→ **Aufgaben und Übungen**
1. Was ist laut dem Interviewauszug über Fröhlichkeit aus dem Kollegen geworden, der kein Herz hatte?
2. Setzen Sie den Interviewauszug über Fröhlichkeit im Anschluss an seinen letzten Satz fort.

→ **Auszug**
━━━━━━━━━━
Einer, der kein Herz hat, kann ja auch kein Herz verschenken. Also, man braucht beides
und all die Sachen, die Sie aufgezählt haben, kommen noch dazu.“
Herr Galetti,
was ist Fröhlichkeit eigentlich? Ist es, wenn man trotzdem lacht?
„Genau,
genau das, ja. Und zufrieden sein. Und – für mich speziell – auf das Publikum eingehen
und sie mitreißen. Das gehört einfach dazu.“
Lachen ist also nicht nur
ein äußerer Ausdruck der Fröhlichkeit, der Heiterkeit, sondern eben auch Ausdruck
der Fröhlichkeit, die von innen kommt?
„Also, so sehe ich es auch. Ich hatte
zum Beispiel einen Kollegen gehabt, der hatte kein Herz, der ist auch nicht weit gekommen.
━━━━━━━━━━
→ **Gespeicherte Daten**
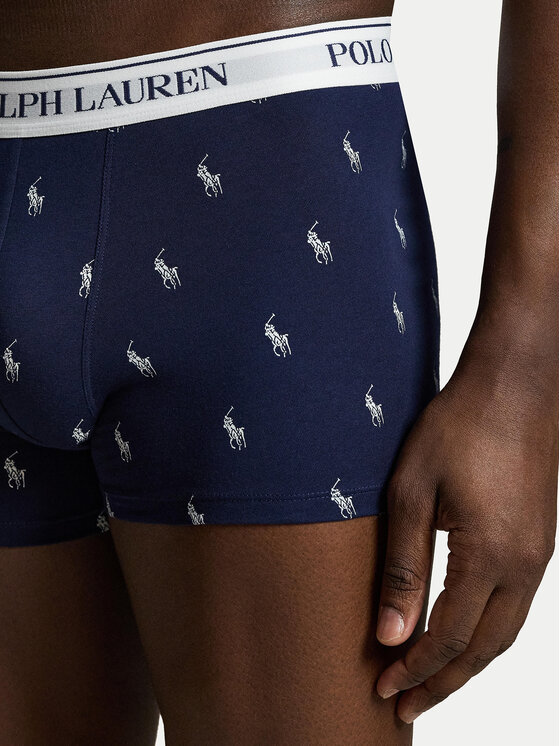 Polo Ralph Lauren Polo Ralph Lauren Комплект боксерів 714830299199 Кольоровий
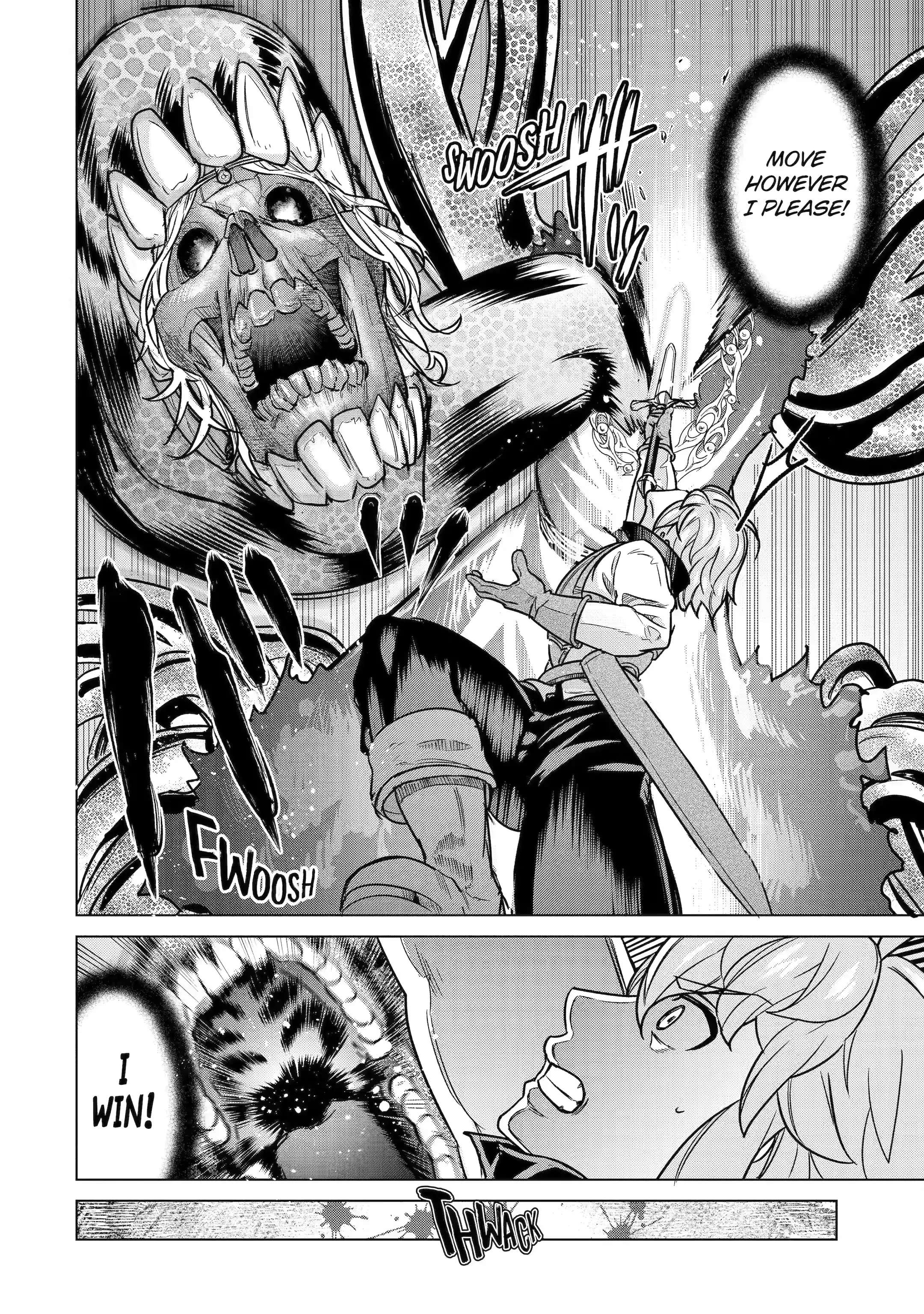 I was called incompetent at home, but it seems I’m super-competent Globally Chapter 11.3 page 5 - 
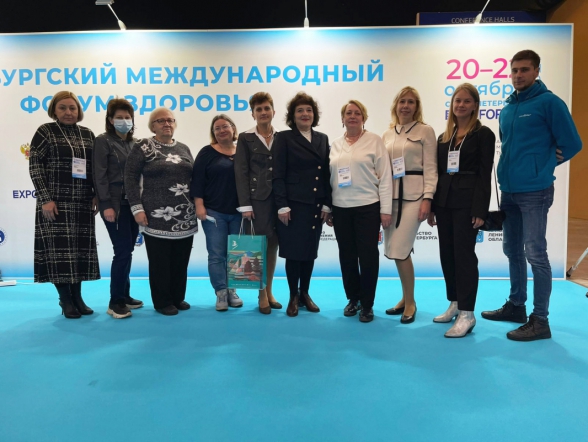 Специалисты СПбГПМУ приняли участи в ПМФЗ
━━━━━━━━━━
→ **Ergebnisse nacheinander**
1. Er ist nicht weit gekommen.

2.
Nur angeben, das geht nicht. Man muss einfach ganz leicht und lieb sein. Ein guter
Clown, der nimmt sich selbst auf den Arm.“
Der Herrgott hat Ihnen offensichtlich
eine Frohnatur in die Wiege gelegt. Sind Sie auch dankbar dafür?
„Aber sicher!
Sehr sogar. Ich bin eigentlich sozusagen per Du mit dem Herrgott. Wenn ich zum Beispiel
auf der Autobahn fahre, und irgendwie in eine Situation reinkomme, aber auch auf der
Bühne, und es klappt herrlich, dann kann ich auch einmal ganz schnell hinter die Kulissen
oder beim Auto das Fenster runterdrehen und sagen: Du, ich danke Dir recht herzlich,
das war prima! Danke! Ich werde mich revanchieren.“
Ein echtes Zwiegespräch
also zwischen einem Clown und dem lieben Gott. Lachen gehört zum christlichen Glauben,
lachen ist Ausdruck der Freude am Leben. Man sagt ja auch, Spaßmacher liegen dem Herrgott
besonders am Herzen.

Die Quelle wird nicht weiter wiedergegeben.